The exhibition features 45 works by the 2 artists dating from the 1960s to the present, reworking the lineage of their works and presenting a dialogue and array of inner connections between their practices through the juxtaposition of strong contrasts. The design of the exhibition space is inspired by the structure of the underground ant colony, leading viewers into a gradually unfolding passageway that opens up into alternately bright or dark rooms to their left and right, in which they can experience futuristic life forms and landscapes. The exhibition is divided into three sections: “Surrealistic Explorations, Fear, and Fantasy”; “The Eve of Tomorrow, Between the Biological and the Mechanical”; and “ Seeds of Pop Culture.” In each section, viewers will compare and contrast the work of the two artists, learning about their inspirations and motivations going back to the beginning of their careers, the processes that shaped their iconic works and artistic concepts, and the profound impact their creations have had on science fiction films, popular music, club culture, fashion, and video games.

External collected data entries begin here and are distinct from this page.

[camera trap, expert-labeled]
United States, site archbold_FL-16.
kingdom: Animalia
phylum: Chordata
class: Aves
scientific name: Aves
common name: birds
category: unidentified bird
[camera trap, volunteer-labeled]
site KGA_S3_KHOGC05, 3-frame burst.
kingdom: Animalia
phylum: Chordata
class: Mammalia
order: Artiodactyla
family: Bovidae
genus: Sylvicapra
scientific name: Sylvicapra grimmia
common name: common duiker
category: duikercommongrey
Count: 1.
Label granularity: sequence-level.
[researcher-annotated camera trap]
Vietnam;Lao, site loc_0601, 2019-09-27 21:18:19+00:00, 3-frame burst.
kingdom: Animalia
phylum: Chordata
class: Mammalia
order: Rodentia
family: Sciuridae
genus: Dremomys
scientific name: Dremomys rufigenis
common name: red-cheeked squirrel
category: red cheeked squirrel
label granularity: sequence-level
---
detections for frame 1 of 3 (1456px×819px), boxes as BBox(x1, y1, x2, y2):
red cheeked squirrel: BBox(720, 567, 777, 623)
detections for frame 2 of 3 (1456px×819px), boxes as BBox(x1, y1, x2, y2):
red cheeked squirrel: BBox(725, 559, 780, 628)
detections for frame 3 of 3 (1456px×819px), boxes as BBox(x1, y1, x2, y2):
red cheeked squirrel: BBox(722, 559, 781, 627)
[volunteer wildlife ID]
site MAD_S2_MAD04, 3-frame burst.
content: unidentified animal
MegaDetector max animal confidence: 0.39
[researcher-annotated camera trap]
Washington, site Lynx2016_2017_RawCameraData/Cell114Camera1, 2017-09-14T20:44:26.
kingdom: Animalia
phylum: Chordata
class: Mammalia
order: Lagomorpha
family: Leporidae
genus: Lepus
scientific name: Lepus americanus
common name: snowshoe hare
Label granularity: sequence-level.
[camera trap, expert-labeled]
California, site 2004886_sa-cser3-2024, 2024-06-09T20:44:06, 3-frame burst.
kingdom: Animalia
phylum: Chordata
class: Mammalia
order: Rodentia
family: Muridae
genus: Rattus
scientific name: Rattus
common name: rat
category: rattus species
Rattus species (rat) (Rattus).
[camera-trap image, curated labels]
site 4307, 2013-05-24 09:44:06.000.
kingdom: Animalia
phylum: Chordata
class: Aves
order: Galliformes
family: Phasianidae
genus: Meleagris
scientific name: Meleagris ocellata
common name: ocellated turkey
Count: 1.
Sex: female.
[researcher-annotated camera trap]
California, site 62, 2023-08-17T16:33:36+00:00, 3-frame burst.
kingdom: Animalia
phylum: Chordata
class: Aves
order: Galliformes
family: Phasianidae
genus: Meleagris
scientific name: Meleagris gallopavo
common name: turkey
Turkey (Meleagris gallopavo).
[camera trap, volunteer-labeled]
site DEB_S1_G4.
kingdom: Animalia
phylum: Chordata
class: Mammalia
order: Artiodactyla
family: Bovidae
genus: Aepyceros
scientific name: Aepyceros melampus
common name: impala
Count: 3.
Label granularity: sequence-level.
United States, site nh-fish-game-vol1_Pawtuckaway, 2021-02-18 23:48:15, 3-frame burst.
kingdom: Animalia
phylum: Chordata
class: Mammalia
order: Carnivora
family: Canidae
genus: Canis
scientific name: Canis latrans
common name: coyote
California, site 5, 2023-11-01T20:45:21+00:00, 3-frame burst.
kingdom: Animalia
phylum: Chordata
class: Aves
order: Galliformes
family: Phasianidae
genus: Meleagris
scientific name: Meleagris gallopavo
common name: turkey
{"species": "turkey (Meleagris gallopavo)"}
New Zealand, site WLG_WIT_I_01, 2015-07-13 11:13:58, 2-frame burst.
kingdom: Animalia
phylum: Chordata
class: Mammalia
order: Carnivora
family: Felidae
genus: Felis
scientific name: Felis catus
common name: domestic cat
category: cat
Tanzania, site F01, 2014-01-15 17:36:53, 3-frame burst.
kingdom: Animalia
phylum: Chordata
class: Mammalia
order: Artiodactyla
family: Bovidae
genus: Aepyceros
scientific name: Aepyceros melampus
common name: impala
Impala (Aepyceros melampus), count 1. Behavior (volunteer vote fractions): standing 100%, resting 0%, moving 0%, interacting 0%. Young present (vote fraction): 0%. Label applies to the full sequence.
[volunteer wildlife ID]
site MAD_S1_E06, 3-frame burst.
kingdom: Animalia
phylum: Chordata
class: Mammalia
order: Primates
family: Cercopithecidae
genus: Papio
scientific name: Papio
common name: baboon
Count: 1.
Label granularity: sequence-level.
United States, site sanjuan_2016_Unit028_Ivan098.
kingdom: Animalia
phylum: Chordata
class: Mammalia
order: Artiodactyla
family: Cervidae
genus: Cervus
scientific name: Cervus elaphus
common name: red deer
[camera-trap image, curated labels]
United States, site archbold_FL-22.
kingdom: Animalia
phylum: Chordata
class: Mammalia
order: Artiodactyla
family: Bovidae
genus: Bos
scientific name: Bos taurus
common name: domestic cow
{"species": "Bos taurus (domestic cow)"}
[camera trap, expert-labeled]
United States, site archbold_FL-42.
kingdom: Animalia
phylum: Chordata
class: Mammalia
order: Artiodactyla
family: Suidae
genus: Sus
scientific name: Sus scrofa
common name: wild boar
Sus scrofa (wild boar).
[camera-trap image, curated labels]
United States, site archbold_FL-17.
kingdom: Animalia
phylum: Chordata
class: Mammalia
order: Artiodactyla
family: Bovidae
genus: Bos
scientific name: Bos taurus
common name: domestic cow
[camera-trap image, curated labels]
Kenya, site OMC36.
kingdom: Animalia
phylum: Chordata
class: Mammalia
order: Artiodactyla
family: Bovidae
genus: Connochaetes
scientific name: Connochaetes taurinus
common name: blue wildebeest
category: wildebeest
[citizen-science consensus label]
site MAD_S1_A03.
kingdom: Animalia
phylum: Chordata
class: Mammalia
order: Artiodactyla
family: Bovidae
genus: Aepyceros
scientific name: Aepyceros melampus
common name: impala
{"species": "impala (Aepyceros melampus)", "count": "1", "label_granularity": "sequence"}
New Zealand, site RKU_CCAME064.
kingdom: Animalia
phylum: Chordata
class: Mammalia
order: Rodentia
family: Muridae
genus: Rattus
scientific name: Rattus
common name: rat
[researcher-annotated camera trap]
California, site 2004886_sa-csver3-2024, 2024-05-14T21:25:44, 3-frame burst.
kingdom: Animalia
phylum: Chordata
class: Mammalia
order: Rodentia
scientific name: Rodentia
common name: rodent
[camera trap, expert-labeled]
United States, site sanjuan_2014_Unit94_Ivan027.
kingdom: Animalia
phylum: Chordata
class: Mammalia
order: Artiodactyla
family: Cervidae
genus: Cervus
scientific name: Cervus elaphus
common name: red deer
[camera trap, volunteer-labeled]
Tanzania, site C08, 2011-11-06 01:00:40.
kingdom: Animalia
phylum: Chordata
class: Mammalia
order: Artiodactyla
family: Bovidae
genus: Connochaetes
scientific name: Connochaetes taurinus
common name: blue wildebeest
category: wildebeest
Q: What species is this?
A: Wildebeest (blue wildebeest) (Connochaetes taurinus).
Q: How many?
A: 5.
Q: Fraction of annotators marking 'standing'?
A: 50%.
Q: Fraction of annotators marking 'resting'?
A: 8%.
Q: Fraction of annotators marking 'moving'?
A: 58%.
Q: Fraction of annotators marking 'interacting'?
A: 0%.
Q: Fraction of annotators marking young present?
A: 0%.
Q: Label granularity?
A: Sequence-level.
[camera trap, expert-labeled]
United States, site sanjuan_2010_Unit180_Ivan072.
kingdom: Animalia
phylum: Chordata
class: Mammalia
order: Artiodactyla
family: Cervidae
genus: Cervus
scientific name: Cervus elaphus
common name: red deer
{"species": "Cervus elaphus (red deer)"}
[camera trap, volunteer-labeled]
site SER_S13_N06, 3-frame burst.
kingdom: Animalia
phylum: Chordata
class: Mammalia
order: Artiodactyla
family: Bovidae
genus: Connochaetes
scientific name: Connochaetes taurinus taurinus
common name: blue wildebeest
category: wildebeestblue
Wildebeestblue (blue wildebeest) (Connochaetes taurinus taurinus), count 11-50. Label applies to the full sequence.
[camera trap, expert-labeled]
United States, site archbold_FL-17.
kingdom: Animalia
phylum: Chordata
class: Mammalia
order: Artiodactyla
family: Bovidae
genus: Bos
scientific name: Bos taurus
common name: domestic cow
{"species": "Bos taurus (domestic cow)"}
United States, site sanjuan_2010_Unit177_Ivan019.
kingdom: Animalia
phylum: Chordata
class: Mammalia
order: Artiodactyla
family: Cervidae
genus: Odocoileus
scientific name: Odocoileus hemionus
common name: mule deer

The life forms created by the two artists in their respective artworks organically merge the biological and the mechanical, giving emotion and soul to artificially intelligent robots, and bringing forward-looking settings of science fiction and speculative biological design. In the artists’ depiction of what they believe to be utopian or dystopian visions of tomorrow’s world, we may look back at the eras they have lived through, starting from the 1940s, when they were born, to the crises and opportunities experienced by human society since then. It provides a rich context for understanding and exploring many topics such as cyborgs, AI singularity, extraterrestrial life, interstellar exploration, the uncanny valley, the post-apocalyptic, and the utopia/dystopia of brave new worlds. In the midst of the exhibition, viewers can choose between left and right, between brightness and darkness, consider the relationship between life, nature, and technology as tomorrow approaches faster than ever, and reflect on what kind of future we will share.